> _EXTRACTED ENTRIES_
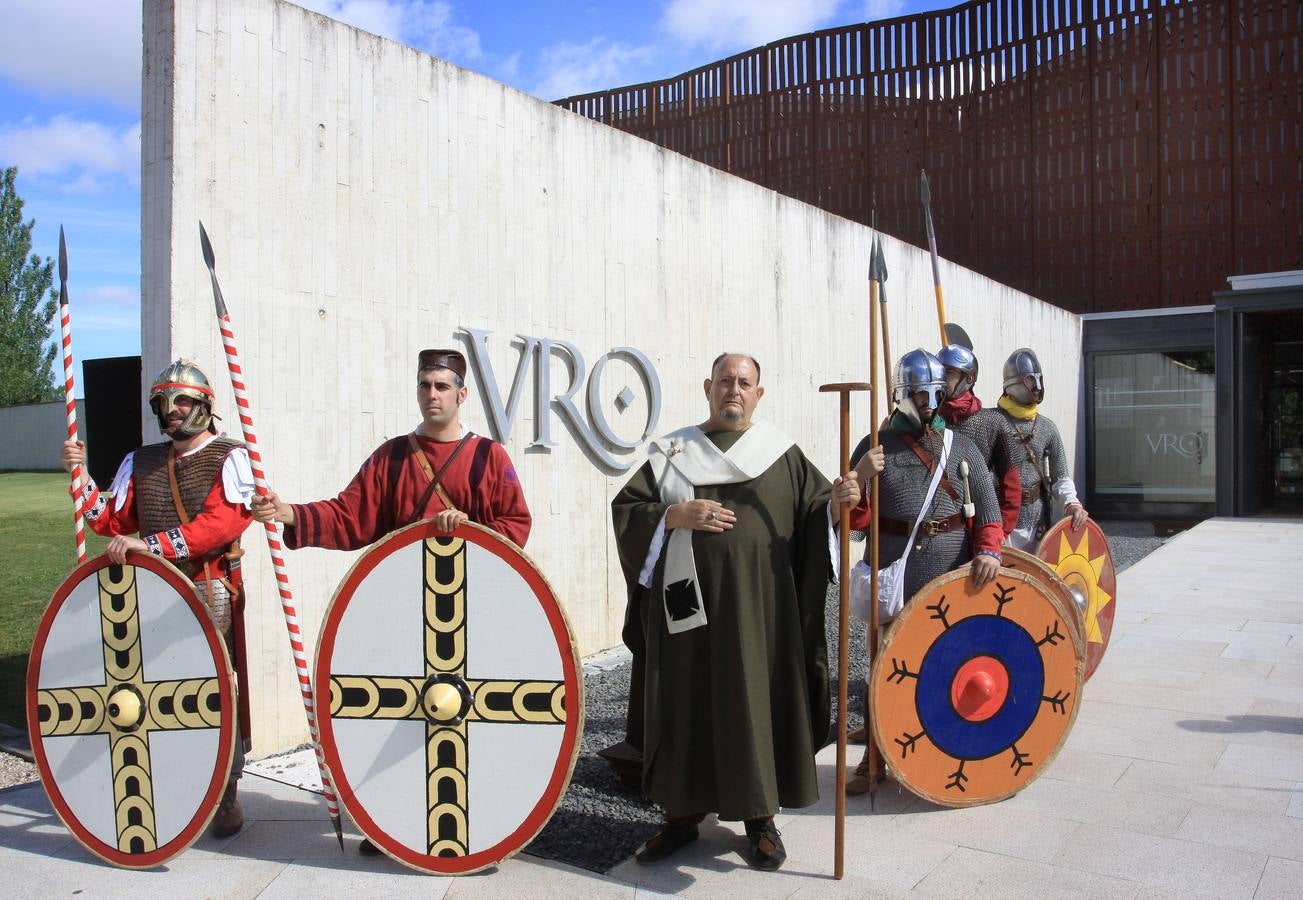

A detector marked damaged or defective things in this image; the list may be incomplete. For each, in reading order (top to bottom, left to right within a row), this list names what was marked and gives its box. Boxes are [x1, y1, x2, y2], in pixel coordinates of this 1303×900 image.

rusted metal facade [556, 0, 1303, 316]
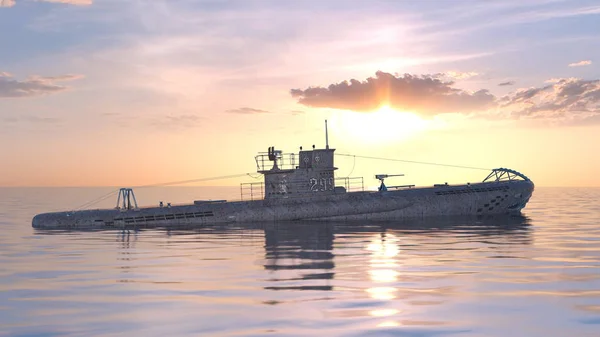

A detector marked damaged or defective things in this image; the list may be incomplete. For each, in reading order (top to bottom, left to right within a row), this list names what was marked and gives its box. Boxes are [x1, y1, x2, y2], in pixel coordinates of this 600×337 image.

corroded metal hull [31, 180, 536, 230]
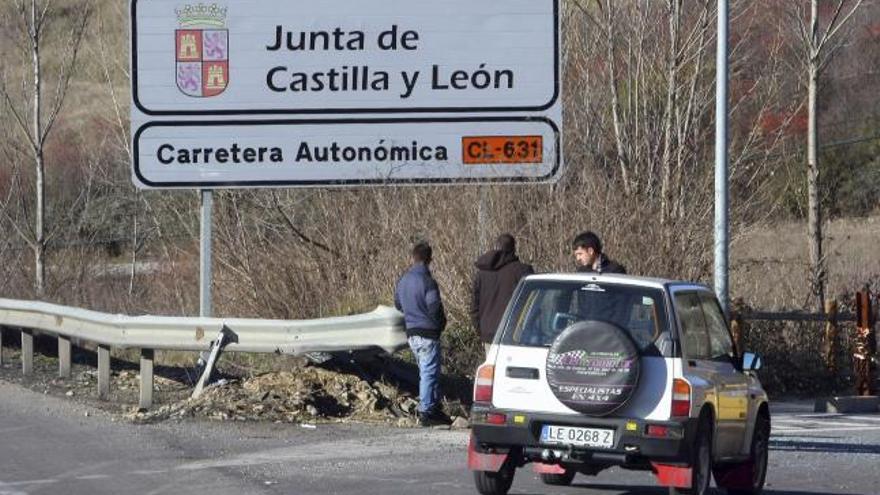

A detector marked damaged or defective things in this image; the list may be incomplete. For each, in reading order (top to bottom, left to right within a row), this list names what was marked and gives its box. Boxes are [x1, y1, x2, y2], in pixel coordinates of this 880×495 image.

damaged guardrail [0, 298, 406, 410]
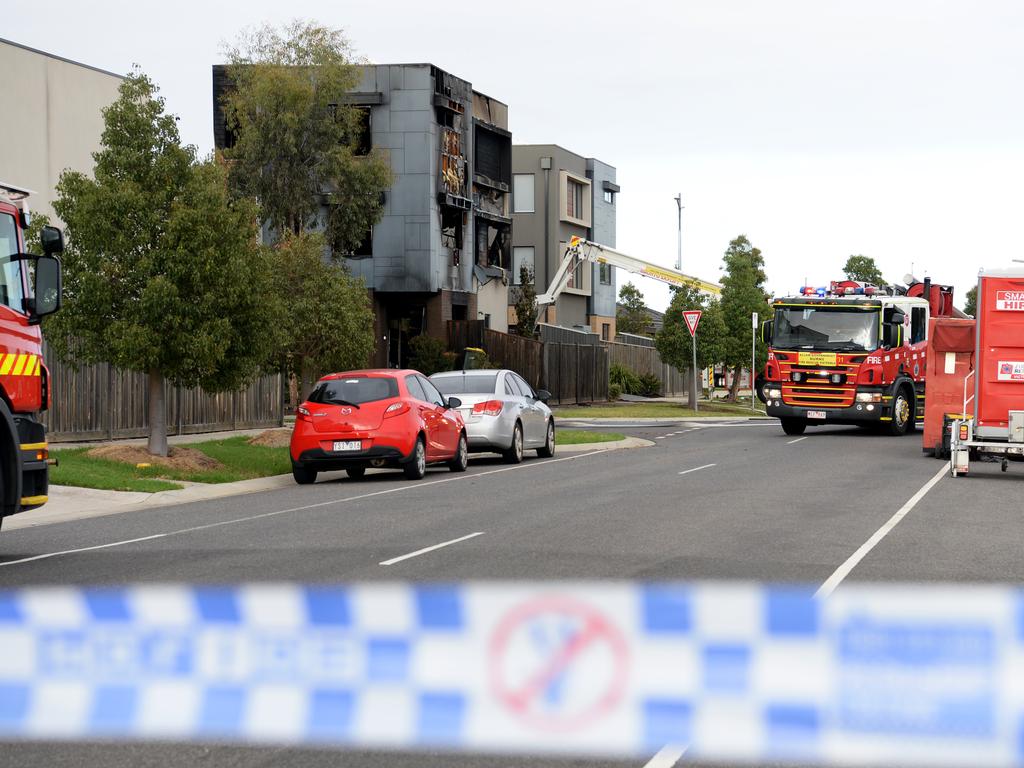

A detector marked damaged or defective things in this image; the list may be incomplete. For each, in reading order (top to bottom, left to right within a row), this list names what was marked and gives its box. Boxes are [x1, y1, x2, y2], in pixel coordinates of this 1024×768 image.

fire-damaged building [212, 61, 512, 368]
burned facade [213, 61, 512, 368]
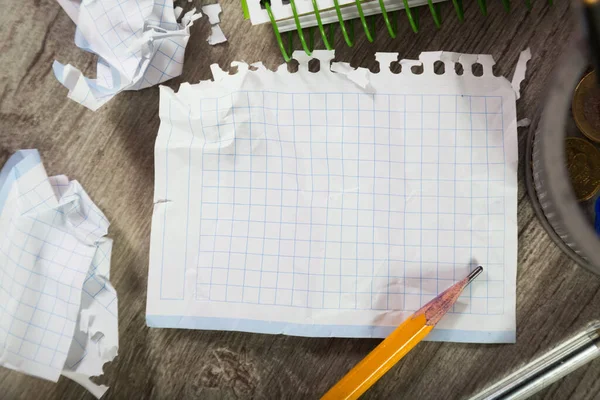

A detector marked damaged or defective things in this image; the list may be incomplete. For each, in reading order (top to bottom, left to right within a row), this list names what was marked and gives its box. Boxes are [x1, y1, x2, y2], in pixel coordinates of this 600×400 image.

torn notebook page [52, 0, 202, 111]
torn notebook page [0, 150, 118, 396]
torn notebook page [148, 50, 516, 344]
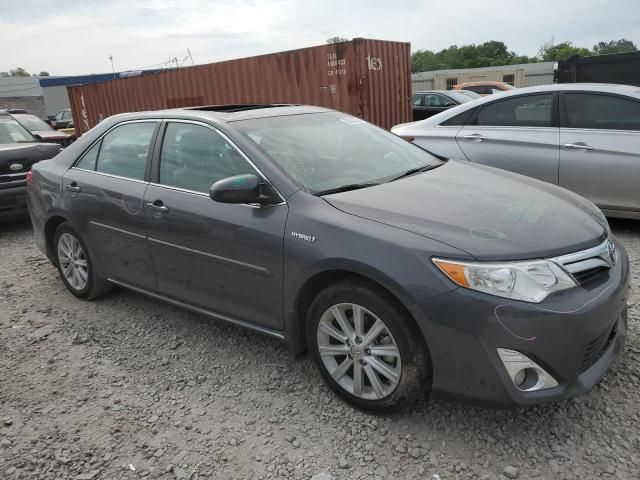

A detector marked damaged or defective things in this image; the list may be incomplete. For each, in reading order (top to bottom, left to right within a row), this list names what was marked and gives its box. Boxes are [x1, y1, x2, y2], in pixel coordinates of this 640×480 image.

rust-stained shipping container [69, 37, 410, 134]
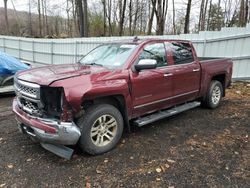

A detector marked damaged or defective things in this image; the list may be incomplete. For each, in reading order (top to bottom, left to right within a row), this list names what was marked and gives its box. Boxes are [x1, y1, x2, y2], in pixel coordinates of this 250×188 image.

crumpled hood [16, 64, 106, 86]
damaged front end [12, 77, 81, 159]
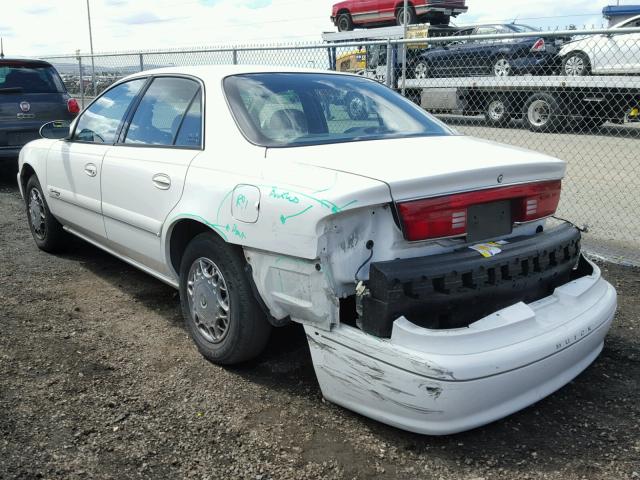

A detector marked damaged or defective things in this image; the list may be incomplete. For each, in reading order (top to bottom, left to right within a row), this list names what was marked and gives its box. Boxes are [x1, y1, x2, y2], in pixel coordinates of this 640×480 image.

damaged rear bumper [308, 255, 616, 436]
detached bumper cover [308, 258, 616, 436]
detached bumper cover [362, 226, 584, 336]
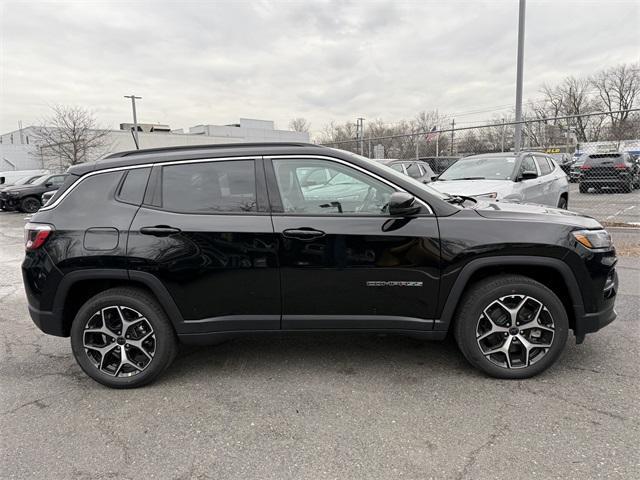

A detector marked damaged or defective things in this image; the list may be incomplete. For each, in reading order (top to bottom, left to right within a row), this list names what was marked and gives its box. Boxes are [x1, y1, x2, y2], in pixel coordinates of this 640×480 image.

cracked pavement [0, 212, 636, 478]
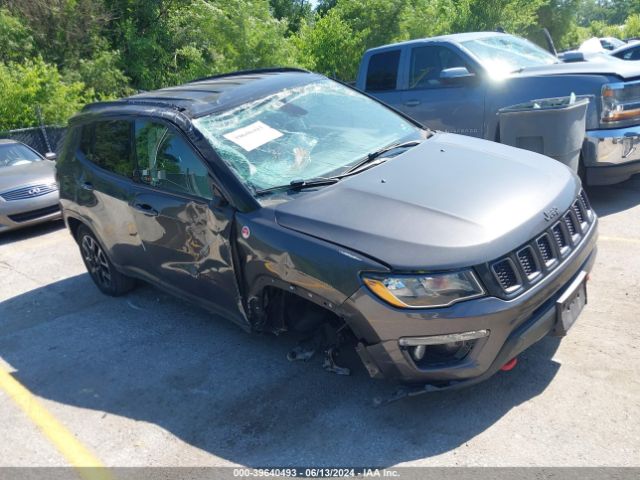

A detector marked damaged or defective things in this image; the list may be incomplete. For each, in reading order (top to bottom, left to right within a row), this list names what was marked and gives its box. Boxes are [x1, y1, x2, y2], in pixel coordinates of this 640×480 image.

shattered windshield [462, 34, 556, 76]
shattered windshield [192, 78, 422, 192]
damaged jeep compass [57, 68, 596, 390]
cracked hood [276, 133, 580, 270]
crumpled front bumper [584, 125, 640, 186]
crumpled front bumper [342, 221, 596, 386]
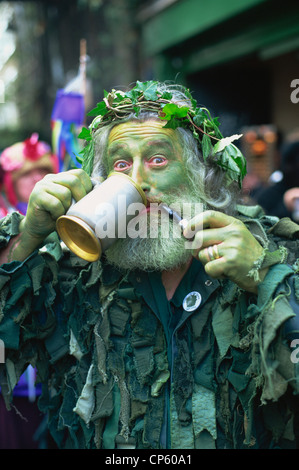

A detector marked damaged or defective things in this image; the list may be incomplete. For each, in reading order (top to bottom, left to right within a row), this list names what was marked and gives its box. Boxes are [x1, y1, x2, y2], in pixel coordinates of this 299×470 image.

tattered green fabric [0, 211, 298, 450]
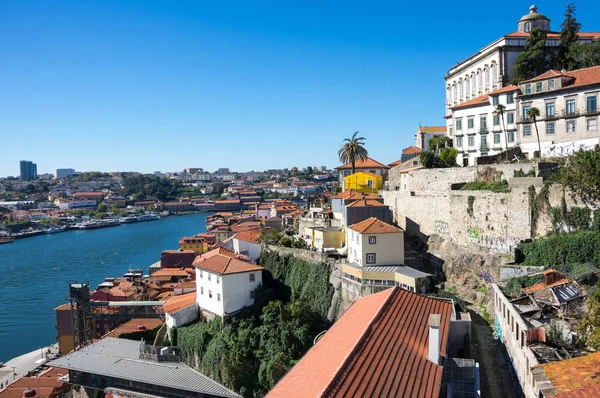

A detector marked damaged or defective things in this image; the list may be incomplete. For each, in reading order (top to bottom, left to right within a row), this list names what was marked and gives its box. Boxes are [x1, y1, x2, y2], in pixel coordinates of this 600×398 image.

rusty roof [350, 216, 406, 235]
rusty roof [268, 288, 450, 396]
rusty roof [540, 352, 600, 396]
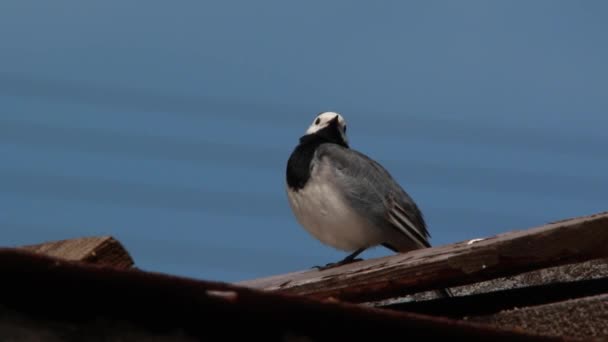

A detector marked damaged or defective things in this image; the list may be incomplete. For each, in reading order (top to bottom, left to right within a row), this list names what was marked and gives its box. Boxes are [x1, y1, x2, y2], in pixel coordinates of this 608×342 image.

splintered wood [18, 236, 134, 268]
splintered wood [236, 211, 608, 302]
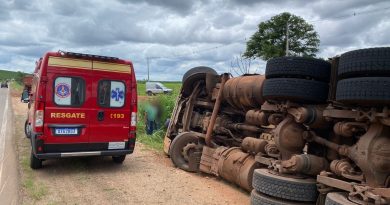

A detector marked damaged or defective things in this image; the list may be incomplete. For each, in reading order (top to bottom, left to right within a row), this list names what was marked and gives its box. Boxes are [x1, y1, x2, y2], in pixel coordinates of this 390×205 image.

rusty metal surface [222, 75, 266, 110]
overturned truck [163, 46, 388, 205]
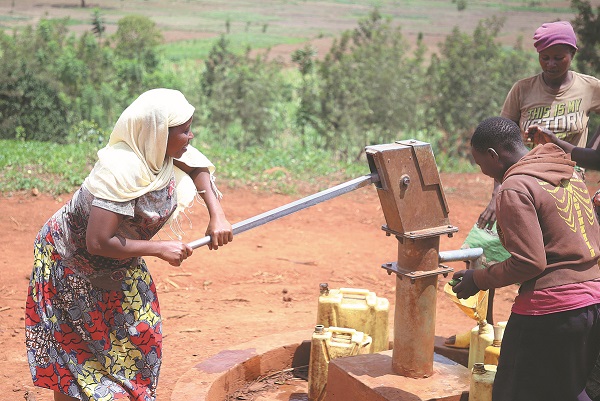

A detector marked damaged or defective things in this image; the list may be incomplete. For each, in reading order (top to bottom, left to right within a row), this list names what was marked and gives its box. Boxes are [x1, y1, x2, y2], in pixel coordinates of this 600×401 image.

rusty pump column [364, 141, 458, 378]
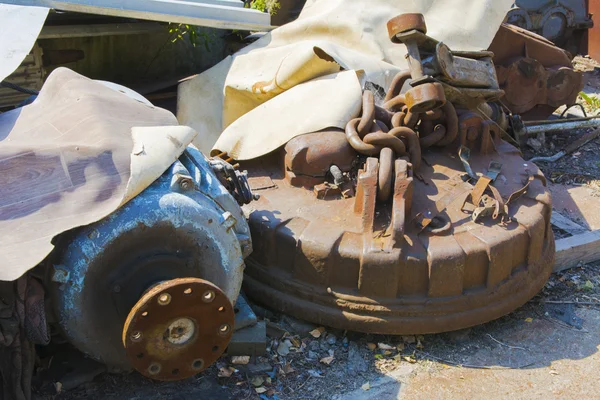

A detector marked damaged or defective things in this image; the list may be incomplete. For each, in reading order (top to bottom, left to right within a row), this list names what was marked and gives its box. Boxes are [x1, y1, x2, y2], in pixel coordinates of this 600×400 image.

rusty bolt head [390, 13, 426, 42]
rusty machinery part [490, 23, 584, 119]
corroded metal surface [490, 23, 584, 119]
rusty machinery part [209, 153, 255, 203]
rusty engine block [238, 13, 552, 334]
corroded metal surface [238, 13, 552, 334]
rusty machinery part [48, 149, 251, 372]
rusty machinery part [122, 278, 234, 382]
corroded metal surface [122, 278, 234, 382]
rusty valve [122, 278, 234, 382]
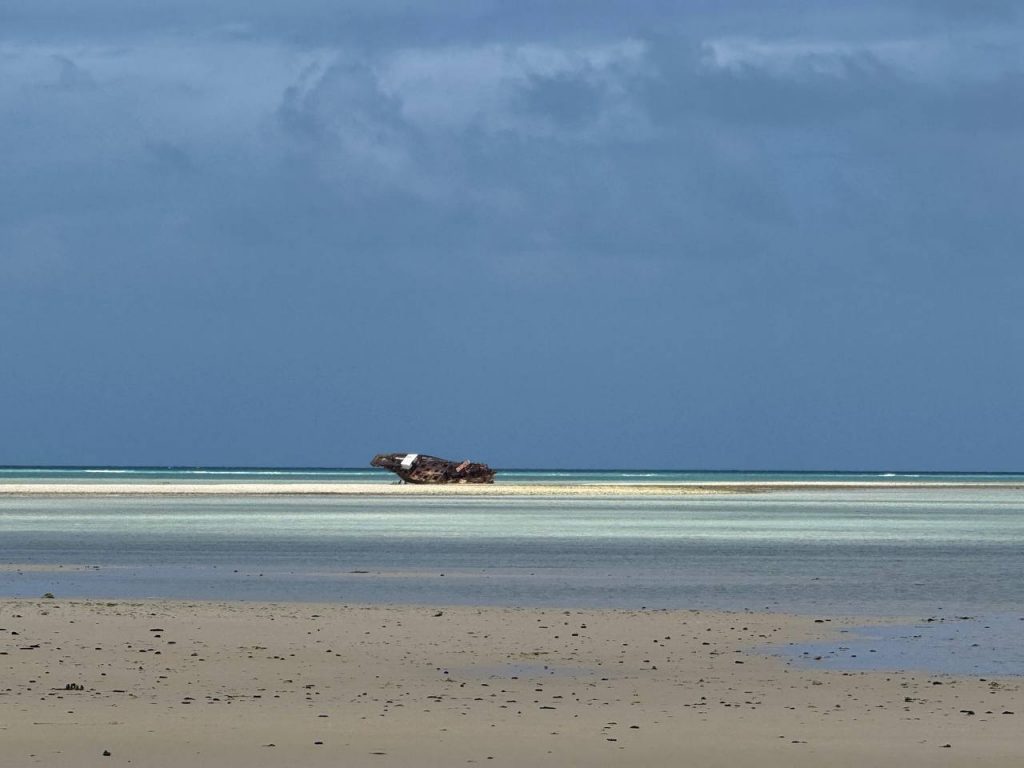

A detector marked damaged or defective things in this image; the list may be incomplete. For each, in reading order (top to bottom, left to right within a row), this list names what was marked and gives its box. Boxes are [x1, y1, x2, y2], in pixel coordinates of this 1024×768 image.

rusted shipwreck [372, 452, 496, 484]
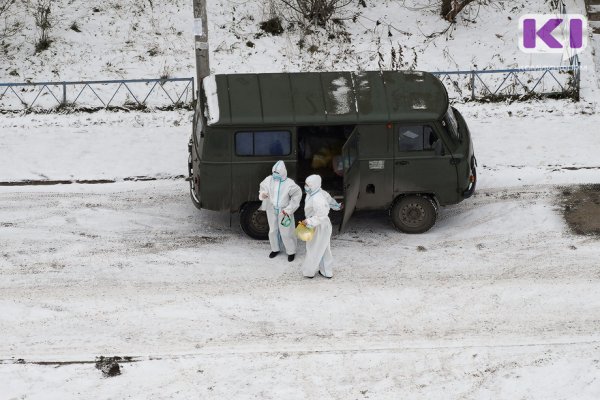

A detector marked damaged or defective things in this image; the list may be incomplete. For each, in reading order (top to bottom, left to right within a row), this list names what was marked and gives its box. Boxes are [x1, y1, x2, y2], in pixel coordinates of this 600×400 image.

asphalt patch [564, 185, 600, 238]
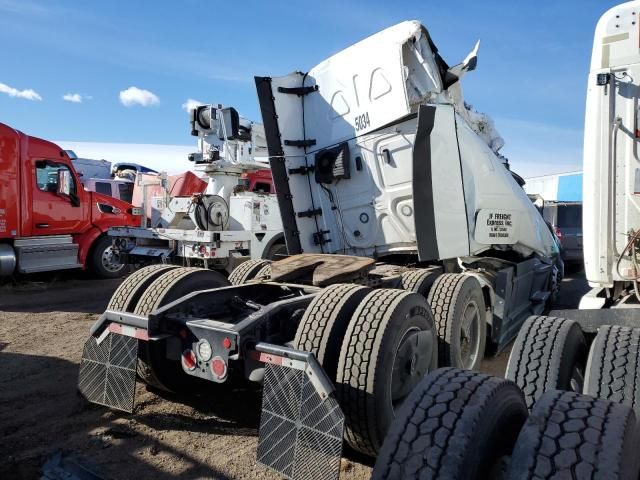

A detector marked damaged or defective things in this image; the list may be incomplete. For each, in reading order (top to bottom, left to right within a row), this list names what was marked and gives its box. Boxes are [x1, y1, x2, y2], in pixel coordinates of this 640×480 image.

damaged white semi truck [79, 16, 560, 478]
crumpled metal panel [78, 334, 138, 412]
crumpled metal panel [256, 364, 342, 480]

> _TO DO_
In the listing, substitute "scanner" for every "detector" in the lines starting at the one containing "this 608×342 image." and ending at the one containing "overturned truck [163, 46, 388, 205]", then give those lines again with nothing else changed. Leave the pictures out of your answer.

> _TASK RESPONSE_
A scanner marked damaged or defective things in this image; the list may be incomplete. For each, in reading order (top to bottom, left to right within a row), this list names what was marked and gives its box. Boxes are [x1, y1, x2, y2], in pixel coordinates of this 608×342 image.

splintered wood [18, 236, 134, 268]
splintered wood [236, 211, 608, 302]

A scanner marked damaged or defective things in this image; the list may be incomplete. For each, in reading order (top to bottom, left to right within a row), this list names what was marked and gives its box. Boxes are [x1, y1, x2, y2], in pixel coordinates of this 390×205 image.

rusty metal surface [222, 75, 266, 110]
overturned truck [163, 46, 388, 205]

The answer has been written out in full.